(Collected data entries)
____________________
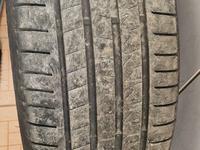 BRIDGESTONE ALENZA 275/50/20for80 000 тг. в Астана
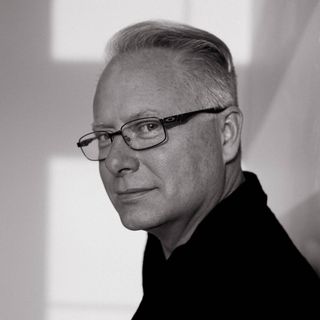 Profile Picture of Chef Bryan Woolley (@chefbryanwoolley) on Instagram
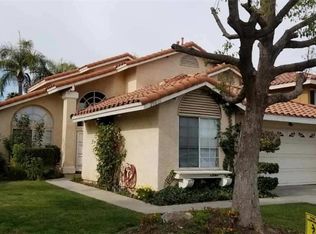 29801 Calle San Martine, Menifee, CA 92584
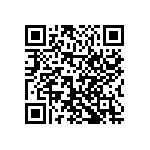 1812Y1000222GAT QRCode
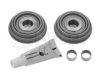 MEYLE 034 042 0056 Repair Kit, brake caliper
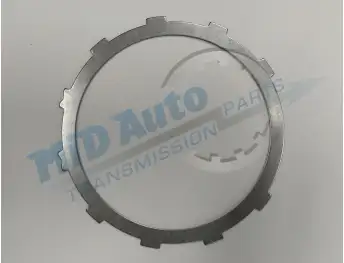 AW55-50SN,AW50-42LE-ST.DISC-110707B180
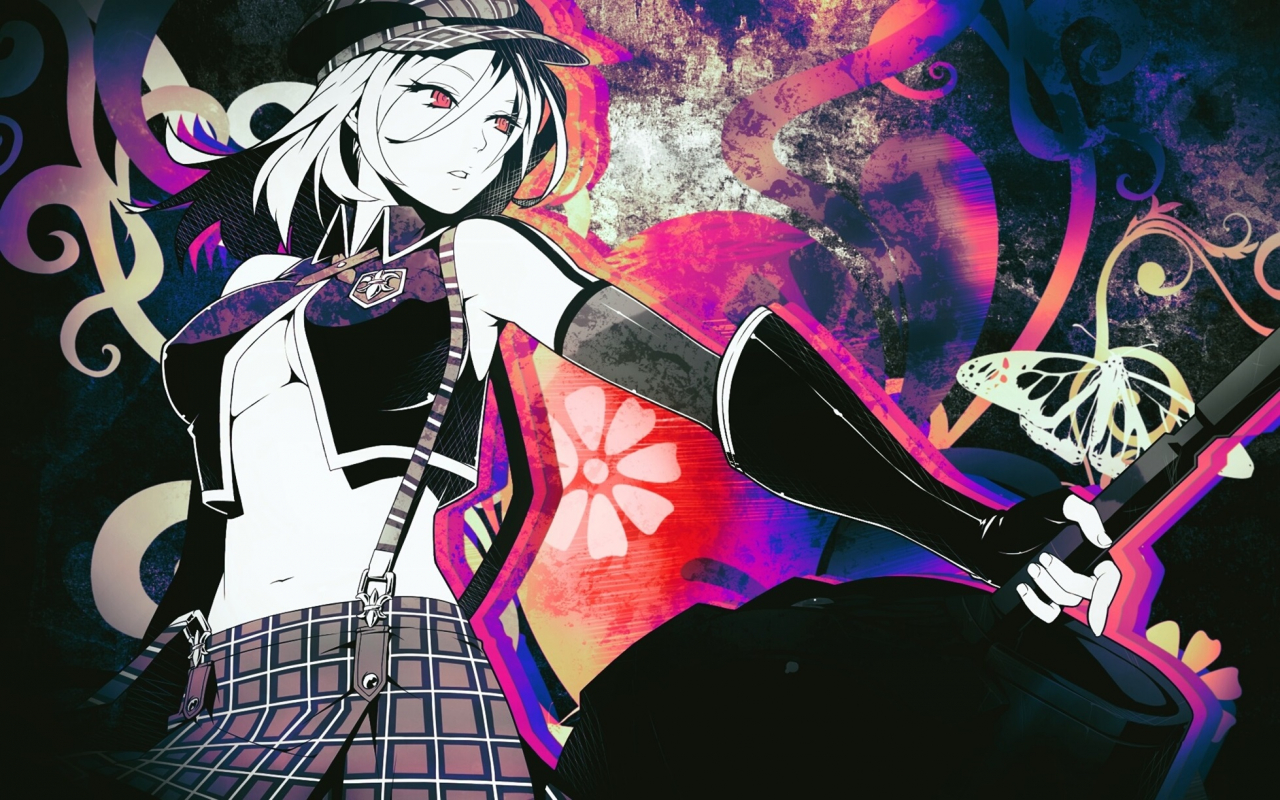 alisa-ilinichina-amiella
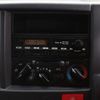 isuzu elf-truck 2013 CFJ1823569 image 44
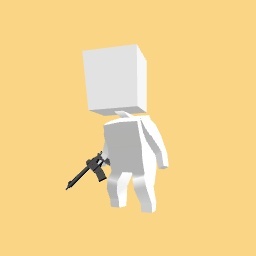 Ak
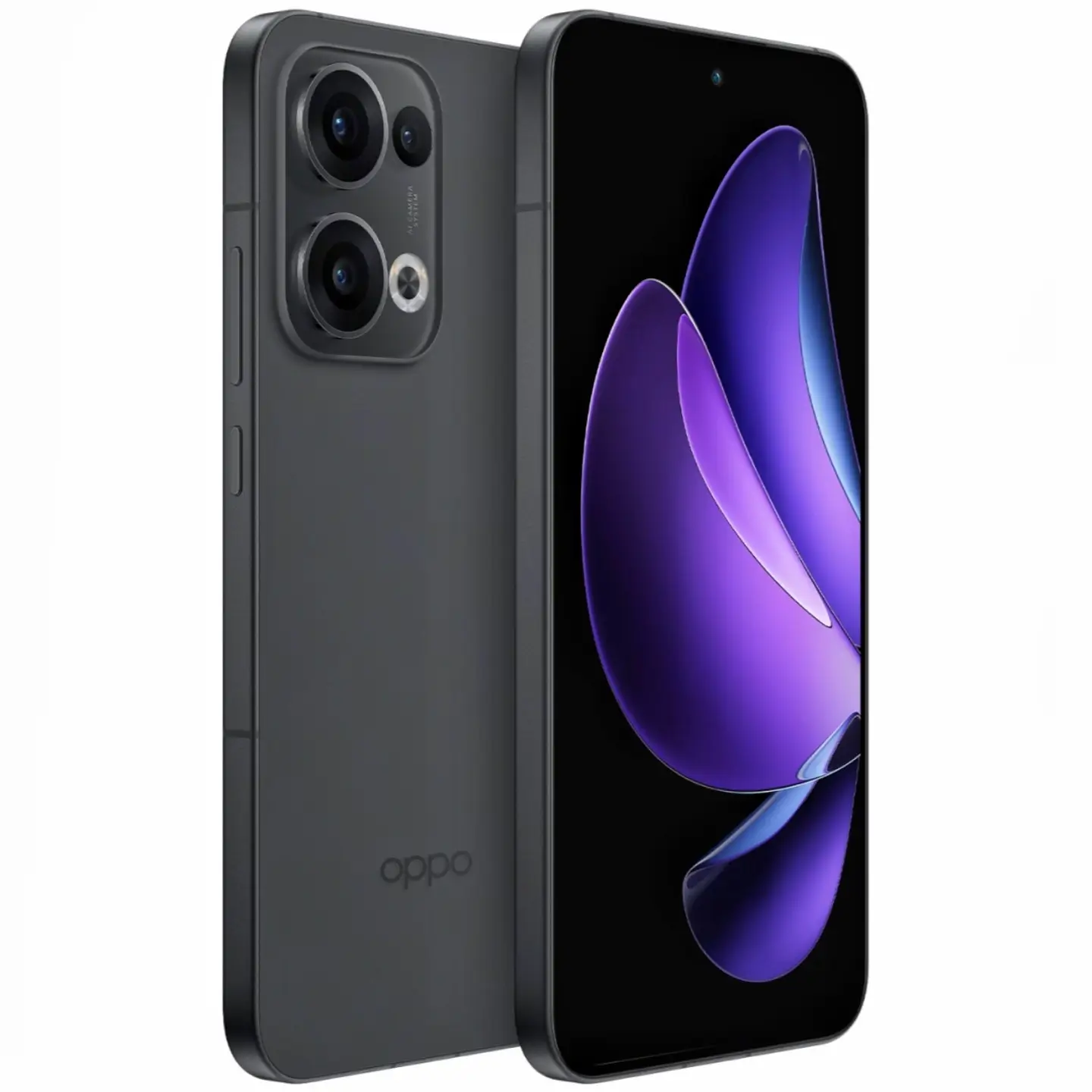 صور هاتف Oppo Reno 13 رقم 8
____________________
* **Your instructions**
All that is required is the lines from the line containing "alisa-ilinichina-amiella" through the end of the records above, copied exactly, and none of the pictures.

* **Task result**
 alisa-ilinichina-amiella
 isuzu elf-truck 2013 CFJ1823569 image 44
 Ak
 صور هاتف Oppo Reno 13 رقم 8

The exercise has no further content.